Weights are brought in, at competitive levels. Strapped on to ankles or wrists as you do lifts and punches, these strengthen abdominal, calve and arm muscles.

A chunk of the work-out is partner work, where you emulate attack and counter-attack techniques in pairs. One of the partners holds foam paddles while the other practises moves; the defence's role is to anticipate and block the attack.

As you progress, you shed the paddles and learn to harden the muscles where you anticipate the attack. "Muay Thai makes your body so strong that if you are hit with an instrument, it should break; not you," says Biki.

You get a taste of this in the meditation phase. One of the exercises is to sit still and maintain eye contact with your opponent. As (s)he starts slapping you, you counter it by guessing which side you'll be struck and tightening the jaw or cheek muscles in response.

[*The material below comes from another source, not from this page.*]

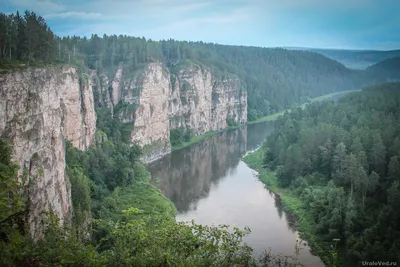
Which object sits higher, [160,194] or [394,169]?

"Like yoga," says Biki, "even Muay Thai has a meditation component, but instead of trying to blank out the mind, the intention is to sharpen the senses and awareness." So when you sit in mediation, you don't try to empty your mind; instead, start to focus on your heartbeat, the throbbing of the jugular vein, the various layers of sounds in the environment - traffic, rustling of leaves, etc. You are urged to sense air currents and directions of the breeze. This sharpens the senses, which lead agility and bodily response when you are under attack. Which brings us to an important issue: Even if you don't care about toning up losing weight, Muay Thai can help you just become a b** a**. A few sessions will rig you up with self-defence moves that may not injure an assailant, but will certainly put him or her in an aggressively uncomfortable position. So handy if you commute using the local transport and are used to holding up your arms strategically the minute you leave home.

Self defence moves
- The point of the elbow is an unexpected weapon. If assaulted from the back, jab the elbow into the Adam's apple, or under the chin.

- The shin is vulnerable since it has no protective padding. A sharp kick using the heel of your foot, or a stiletto to this region will make a person stumble.

- If an attacker approaches you face on, give a quick jerk under his/her chin using the palm (fingers turned towards you). The movement should be a swift jerk upwards that will throw him/her off the balance.

- To immobilise an attacking arm, grip it with your index and pointer finger; thumb under wrist. Push down the palm using your own palm with such force that the assailant is forced to bend the elbow. This will lock it into place. For good measure, deliver a kick to the shin.